■ Consigne a
Recopiez fidèlement toutes les lignes des enregistrements de notation musicale présentés plus bas, sans en omettre aucune.
═════ Extrait de texte
Que me faut-il regarder, car dans le panneau de configuration je n'ai pas vu grand chose qui pourrait influencer cette réactivité (j'ai supprimé certains effets pour voir, mais pas beaucoup de résultat!

----------

## nuts

moi je le trouve pas specialement lent, mais les ralentissement que je note c est des coupure dans xmms ou gmplayer pendant que je surf avec firefox en meme temps

----------

## marc.driver

Pour ma machine, c'est réellement rhédibitoire! Pas possible de l'utiliser en l'état.

J'ai l'impression que ma souris est fainéante: je clique, quelquefois j'ai l'impression qu'il faut la secouer pour que cela déclenche quelquechose (cependant, toujours sur le tapis pour faire rouler la boule).

J'en ai même changé, même résultat.

Est-ce que par hazard ce serait parce que je l'ai mise sur /dev/psaux?

----------

## Gaug

si tu as une souris PS2 pas de problème avec /dev/psaux

quand tu déplaces le curseur de la souris sur l'écran est ce que c'est fluide.

----------

## marc.driver

Oui, c'est fluide.

Ce qui ne va pas, c'est quand je clique, cela ne réagit pas, il faut que je bouge un peu la souris (ou bien est-ce une coïncidence?) pour que l'ordre s'exécute!

----------

## Darkael

est-ce que tu as essayé dans un autre environnement que KDE, histoire de voir si c'est pas un problème lié à X ou un problème matériel? (on sait jamais...)
══════════
═════ Données de l'exercice
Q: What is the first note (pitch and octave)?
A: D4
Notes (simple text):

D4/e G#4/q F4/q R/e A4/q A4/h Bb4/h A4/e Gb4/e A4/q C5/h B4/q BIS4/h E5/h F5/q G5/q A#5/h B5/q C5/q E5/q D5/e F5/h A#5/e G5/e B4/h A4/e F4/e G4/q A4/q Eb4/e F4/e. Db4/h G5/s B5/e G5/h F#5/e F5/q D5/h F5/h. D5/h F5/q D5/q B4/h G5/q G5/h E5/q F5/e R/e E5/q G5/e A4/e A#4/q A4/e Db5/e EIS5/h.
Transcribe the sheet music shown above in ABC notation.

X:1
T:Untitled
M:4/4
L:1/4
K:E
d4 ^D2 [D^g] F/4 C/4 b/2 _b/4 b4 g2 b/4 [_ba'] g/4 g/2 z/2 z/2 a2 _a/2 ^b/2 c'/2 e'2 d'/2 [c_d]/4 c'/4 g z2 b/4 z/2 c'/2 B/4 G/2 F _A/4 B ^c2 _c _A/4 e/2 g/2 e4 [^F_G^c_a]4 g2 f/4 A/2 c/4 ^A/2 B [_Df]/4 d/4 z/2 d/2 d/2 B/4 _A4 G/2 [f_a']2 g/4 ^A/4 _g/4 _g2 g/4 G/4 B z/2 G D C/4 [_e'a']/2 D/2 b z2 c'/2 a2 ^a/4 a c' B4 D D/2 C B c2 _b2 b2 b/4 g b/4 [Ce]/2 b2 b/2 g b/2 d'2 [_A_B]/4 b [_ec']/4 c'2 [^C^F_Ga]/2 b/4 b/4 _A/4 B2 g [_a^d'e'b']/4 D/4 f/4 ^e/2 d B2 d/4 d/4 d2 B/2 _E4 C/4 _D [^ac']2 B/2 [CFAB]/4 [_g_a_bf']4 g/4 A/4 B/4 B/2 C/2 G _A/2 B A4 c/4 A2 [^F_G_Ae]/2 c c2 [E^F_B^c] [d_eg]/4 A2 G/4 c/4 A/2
══════════
■ Consigne b
Rédigez la suite de la discussion sur la souris qui ne réagit pas aux clics, en commençant après le dernier message affiché.

■ Réponse attendue a
Q: What is the first note (pitch and octave)?
A: D4
Notes (simple text):

D4/e G#4/q F4/q R/e A4/q A4/h Bb4/h A4/e Gb4/e A4/q C5/h B4/q BIS4/h E5/h F5/q G5/q A#5/h B5/q C5/q E5/q D5/e F5/h A#5/e G5/e B4/h A4/e F4/e G4/q A4/q Eb4/e F4/e. Db4/h G5/s B5/e G5/h F#5/e F5/q D5/h F5/h. D5/h F5/q D5/q B4/h G5/q G5/h E5/q F5/e R/e E5/q G5/e A4/e A#4/q A4/e Db5/e EIS5/h.
Transcribe the sheet music shown above in ABC notation.

X:1
T:Untitled
M:4/4
L:1/4
K:E
d4 ^D2 [D^g] F/4 C/4 b/2 _b/4 b4 g2 b/4 [_ba'] g/4 g/2 z/2 z/2 a2 _a/2 ^b/2 c'/2 e'2 d'/2 [c_d]/4 c'/4 g z2 b/4 z/2 c'/2 B/4 G/2 F _A/4 B ^c2 _c _A/4 e/2 g/2 e4 [^F_G^c_a]4 g2 f/4 A/2 c/4 ^A/2 B [_Df]/4 d/4 z/2 d/2 d/2 B/4 _A4 G/2 [f_a']2 g/4 ^A/4 _g/4 _g2 g/4 G/4 B z/2 G D C/4 [_e'a']/2 D/2 b z2 c'/2 a2 ^a/4 a c' B4 D D/2 C B c2 _b2 b2 b/4 g b/4 [Ce]/2 b2 b/2 g b/2 d'2 [_A_B]/4 b [_ec']/4 c'2 [^C^F_Ga]/2 b/4 b/4 _A/4 B2 g [_a^d'e'b']/4 D/4 f/4 ^e/2 d B2 d/4 d/4 d2 B/2 _E4 C/4 _D [^ac']2 B/2 [CFAB]/4 [_g_a_bf']4 g/4 A/4 B/4 B/2 C/2 G _A/2 B A4 c/4 A2 [^F_G_Ae]/2 c c2 [E^F_B^c] [d_eg]/4 A2 G/4 c/4 A/2

■ Réponse attendue b
----------

## marc.driver

Non, j'ai pas essayé autre chose car je ne voulais pas encombrer inutilement mon DD (bien qu'il soit gros...). Je peux essayer de mettre Fluxbox, mais j'aurais aimé faire sans!

----------

## spider312

dans ton message, tu as des erreurs ARTS, essaye de désactiver le serveur de son dans les reglages de KDE

----------

## marc.driver

Comment fais-t-on?

EDIT

Je pense que c'est dans le système de sons = décocher la case "activer le système sonore?"

----------

## marc.driver

J'ai désactivé le système de sons, en faisant "applique" cela a fait une erreur. J'ai arrêté kde et j'ai effectivement vu cela sur ma console: ERROR .... sur le système son.

J'ai redémarré kde et cela n'a pas amélioré le système...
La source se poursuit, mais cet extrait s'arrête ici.